Testo:
+ + + + +
Il Cane Carlino è un cane dalle origini antichissime, importato in epoche remote dalla Cina. La F.C.I. (Federazione Cinofila Internazionale) lo classifica nel Gruppo 9, cani da compagnia. Si tratta di un piccolo molosso, di costituzione robusta e compatta, dotato di una solida muscolatura nonostante le dimensioni ridotte.
Vediamo nel dettaglio tutte le caratteristiche del Carlino, cane molto diffuso e apprezzato in Italia:

Origini e aspetto del Carlino

Il paese di origine della razza è la Cina, qui sono infatti documentate tracce della presenza di un cane con sembianze molto simili a quelle attuali addirittura nel 600 A.C.

Arrivò in Europa solo fra il 1500 e il 1600 quando si intensificarono gli scambi commerciali con la Cina, era fra i doni preferiti dei commercianti che tornavano dall’Oriente.
+ + + + +
[Voci tratte da un dataset]

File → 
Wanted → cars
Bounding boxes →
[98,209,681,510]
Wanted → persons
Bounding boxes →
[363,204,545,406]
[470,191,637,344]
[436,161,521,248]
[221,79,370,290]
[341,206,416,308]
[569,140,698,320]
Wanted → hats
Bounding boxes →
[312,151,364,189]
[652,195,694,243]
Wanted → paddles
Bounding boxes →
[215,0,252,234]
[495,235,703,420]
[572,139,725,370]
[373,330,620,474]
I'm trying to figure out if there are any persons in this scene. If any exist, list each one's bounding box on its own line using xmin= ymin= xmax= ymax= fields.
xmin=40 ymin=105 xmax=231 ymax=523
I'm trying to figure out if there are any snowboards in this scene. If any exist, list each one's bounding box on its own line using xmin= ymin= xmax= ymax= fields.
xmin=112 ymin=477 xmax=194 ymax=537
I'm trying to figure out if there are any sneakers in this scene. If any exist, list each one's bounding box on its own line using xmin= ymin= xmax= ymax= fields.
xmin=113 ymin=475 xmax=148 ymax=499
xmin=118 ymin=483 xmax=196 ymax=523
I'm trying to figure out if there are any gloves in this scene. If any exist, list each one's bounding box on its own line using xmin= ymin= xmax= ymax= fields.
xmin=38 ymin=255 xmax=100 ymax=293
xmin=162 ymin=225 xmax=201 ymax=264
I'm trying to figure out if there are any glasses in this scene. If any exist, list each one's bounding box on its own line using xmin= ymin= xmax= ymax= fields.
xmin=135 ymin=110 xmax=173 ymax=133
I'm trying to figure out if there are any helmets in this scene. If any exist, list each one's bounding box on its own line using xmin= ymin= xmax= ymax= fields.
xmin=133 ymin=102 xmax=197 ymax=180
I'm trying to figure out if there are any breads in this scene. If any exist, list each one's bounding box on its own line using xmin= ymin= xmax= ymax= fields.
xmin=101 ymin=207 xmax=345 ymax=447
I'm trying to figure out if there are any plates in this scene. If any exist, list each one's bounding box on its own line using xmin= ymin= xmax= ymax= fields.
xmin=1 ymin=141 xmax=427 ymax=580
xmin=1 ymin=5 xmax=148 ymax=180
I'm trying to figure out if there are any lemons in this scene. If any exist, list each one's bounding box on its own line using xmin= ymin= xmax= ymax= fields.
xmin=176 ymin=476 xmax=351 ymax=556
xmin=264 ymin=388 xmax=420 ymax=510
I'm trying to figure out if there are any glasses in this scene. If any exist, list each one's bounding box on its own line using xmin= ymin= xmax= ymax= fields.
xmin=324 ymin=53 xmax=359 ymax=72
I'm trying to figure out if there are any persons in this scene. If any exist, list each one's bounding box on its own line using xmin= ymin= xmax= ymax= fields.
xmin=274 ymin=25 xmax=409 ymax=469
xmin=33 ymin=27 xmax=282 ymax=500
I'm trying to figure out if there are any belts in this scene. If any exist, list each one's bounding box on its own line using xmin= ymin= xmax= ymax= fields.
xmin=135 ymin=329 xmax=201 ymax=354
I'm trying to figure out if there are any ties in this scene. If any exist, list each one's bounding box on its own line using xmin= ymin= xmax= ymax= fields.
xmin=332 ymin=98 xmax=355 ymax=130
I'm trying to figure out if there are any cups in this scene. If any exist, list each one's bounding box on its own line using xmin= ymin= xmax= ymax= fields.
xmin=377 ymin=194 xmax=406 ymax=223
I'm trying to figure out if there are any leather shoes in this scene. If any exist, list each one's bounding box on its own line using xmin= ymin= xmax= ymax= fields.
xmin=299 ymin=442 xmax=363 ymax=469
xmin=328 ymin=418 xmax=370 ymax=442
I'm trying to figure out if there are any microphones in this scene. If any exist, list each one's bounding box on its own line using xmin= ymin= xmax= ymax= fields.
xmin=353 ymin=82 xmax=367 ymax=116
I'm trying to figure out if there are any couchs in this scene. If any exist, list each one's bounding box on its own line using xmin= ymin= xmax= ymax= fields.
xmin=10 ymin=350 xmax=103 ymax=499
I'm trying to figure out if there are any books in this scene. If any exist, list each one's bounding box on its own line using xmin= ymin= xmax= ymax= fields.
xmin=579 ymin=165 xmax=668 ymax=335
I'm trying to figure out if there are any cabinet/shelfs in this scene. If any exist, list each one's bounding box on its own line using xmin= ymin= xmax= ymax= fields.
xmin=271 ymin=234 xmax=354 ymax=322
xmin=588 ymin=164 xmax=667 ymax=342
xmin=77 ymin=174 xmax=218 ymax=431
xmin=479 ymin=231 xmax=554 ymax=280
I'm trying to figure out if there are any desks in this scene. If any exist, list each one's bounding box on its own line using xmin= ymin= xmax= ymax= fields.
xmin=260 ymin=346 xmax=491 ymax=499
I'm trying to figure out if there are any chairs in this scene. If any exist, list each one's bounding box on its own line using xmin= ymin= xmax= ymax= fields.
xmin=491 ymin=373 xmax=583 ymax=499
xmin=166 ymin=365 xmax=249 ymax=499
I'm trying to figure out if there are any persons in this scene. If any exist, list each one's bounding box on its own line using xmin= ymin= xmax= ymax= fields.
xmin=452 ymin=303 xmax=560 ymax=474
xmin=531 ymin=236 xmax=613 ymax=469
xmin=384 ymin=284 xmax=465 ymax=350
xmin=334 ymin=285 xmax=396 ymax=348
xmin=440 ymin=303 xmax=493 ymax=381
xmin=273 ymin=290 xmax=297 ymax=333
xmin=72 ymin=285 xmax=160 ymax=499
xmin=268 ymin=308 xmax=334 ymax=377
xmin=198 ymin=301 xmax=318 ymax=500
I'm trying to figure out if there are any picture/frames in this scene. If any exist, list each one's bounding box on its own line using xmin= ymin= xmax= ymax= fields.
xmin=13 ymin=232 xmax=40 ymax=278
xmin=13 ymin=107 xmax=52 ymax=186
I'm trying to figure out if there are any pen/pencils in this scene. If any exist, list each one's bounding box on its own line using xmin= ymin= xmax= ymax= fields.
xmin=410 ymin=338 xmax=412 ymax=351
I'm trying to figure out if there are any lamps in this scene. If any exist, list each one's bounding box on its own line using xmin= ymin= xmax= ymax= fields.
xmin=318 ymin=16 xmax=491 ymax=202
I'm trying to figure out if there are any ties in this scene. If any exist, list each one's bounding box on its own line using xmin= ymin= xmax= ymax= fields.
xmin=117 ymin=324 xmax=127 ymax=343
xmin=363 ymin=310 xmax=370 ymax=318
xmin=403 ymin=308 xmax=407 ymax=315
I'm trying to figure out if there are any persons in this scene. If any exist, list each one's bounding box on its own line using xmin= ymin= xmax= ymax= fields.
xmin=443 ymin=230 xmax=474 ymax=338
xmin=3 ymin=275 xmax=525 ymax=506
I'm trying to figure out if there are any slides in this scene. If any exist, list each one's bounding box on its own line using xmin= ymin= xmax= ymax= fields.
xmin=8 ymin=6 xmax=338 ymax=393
+ + + + +
Consegna:
Rispondi alle seguenti domande sul testo sul Carlino:
1. In quale gruppo la F.C.I. classifica il Carlino?
2. A quale epoca risalgono le tracce documentate in Cina di un cane simile al Carlino attuale?
3. In quale periodo il Carlino arrivò in Europa?
Le voci non hanno alcun legame con il testo.

Risposta:
1. Nel Gruppo 9, cani da compagnia.
2. Al 600 A.C.
3. Fra il 1500 e il 1600.